The situation became morally more complex if there was no dead body available for eating. For the first time in the early 17th century a historical case is documented, in which seven Englishmen were driven from the shore of St. Kitts in the Antilles out onto the open sea and drifted there for two weeks, when one of the shipwrecked had the idea to decide by drawing lots, who should be eaten. By all means the lot fell onto the men who made the suggestion and after a second lot decided who the henchman would be, he was killed an eaten.
Probably the most famous of all shipwrecks that included cannibalism is the one of the brigg Medusa, which was documented by two survivors, Henri Savigny and Alexandre Correard, in their famous book and also in an important painting by Theodore Gericault (pictured above). Of the 370 people on board of the Medusa about 150 climbed onto a self-fabricated raft. After spending several night hip-deep in the water and fierce and deadly fights between different parts of the shipwrecked, cases of madness and hallucinations, mutiny and murder, hunger drove the shipwrecked to cut pieces of deceased seaman and eat them. Also the two authors of the documenting book partook of the gruesome meal. All in all they spent more than two weeks on the raft untill finally 15 survivors (of the 150!) were rescued. The rest had died some way or other.

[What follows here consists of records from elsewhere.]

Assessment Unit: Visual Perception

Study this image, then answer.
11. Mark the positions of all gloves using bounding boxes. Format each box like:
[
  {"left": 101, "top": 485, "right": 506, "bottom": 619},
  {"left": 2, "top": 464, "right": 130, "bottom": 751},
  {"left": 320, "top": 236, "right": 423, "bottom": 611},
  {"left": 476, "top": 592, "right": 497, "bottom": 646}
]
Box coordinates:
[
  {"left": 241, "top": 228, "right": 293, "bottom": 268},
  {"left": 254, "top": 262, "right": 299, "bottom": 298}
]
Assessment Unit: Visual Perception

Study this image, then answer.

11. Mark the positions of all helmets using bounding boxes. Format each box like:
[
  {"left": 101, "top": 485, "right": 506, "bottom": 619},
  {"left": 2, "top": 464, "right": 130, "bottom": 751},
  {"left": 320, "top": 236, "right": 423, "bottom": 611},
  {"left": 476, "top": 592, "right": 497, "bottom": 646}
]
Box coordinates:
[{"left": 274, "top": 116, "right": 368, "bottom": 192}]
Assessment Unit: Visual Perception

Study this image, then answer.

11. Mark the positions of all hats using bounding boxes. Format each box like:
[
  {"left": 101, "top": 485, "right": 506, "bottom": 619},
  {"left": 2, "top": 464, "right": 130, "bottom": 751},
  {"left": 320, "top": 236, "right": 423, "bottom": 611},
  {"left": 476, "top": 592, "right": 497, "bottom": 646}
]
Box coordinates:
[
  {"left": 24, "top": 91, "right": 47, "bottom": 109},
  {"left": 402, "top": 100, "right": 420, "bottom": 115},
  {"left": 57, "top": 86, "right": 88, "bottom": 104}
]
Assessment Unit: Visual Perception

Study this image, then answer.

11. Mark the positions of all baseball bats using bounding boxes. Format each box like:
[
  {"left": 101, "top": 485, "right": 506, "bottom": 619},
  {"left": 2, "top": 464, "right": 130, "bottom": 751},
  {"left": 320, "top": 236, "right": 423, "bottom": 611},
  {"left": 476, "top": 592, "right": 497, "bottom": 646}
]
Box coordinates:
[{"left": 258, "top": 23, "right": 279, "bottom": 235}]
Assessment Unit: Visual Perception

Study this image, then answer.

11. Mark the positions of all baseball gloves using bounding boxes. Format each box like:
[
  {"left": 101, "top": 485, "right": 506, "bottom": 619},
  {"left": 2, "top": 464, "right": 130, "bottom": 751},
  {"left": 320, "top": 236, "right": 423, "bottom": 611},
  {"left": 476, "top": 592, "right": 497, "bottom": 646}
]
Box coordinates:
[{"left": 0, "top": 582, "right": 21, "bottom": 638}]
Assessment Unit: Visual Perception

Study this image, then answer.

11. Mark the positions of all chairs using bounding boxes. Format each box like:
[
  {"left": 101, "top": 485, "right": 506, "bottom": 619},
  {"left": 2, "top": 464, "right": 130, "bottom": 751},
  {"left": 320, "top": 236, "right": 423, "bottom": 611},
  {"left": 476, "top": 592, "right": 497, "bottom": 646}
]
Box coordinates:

Usually thirst is a bigger problem than hunger, therefore victims were usually first drained of their blood so as not to spoil any of the precious fluid. Next organs with high amounts of liquid in them that also don't keep well - liver, heart or spleen - were eaten. Body parts that had strong links to the human being were thrown away, such as head, feet or hands, also parts of the skin with tatoos on them. The muscle-meat without blood the extremities keep better and could be airdried and ease the most heavy pain of hunger for a few days to come.
On the morning of February 23rd of 1821 the crew of the Dauphin discovered a drifting boat near the Chilean coast. In the boat they discovered two odd looking and gaunt men, who were sitting in a heap of bones, who were "sucking the bones of their colleagues from which they let go only unwillingly." 94 days before a white whale rammed their ship, the whalecatcher Essex, somewhere near the equator and sinked it. At the moment of rescue nobody knew that the fate of the Essex would find its way into literature later on. Edgar Allen Poe got inspiration from this tale of cannibalism for his Arthur Gordon Pym and Hermann Melville, who travelled the sea with a son of one of the survivors of the Essex, worked the attack of the white whale into his great, cosmological novel Moby Dick
But more than this, the custom of the sea, as it was called, was a theme for ballads and sea shantys, of popular novels and of course the sailor's yarn spun in seaside pubs and at night in the lower decks of ships.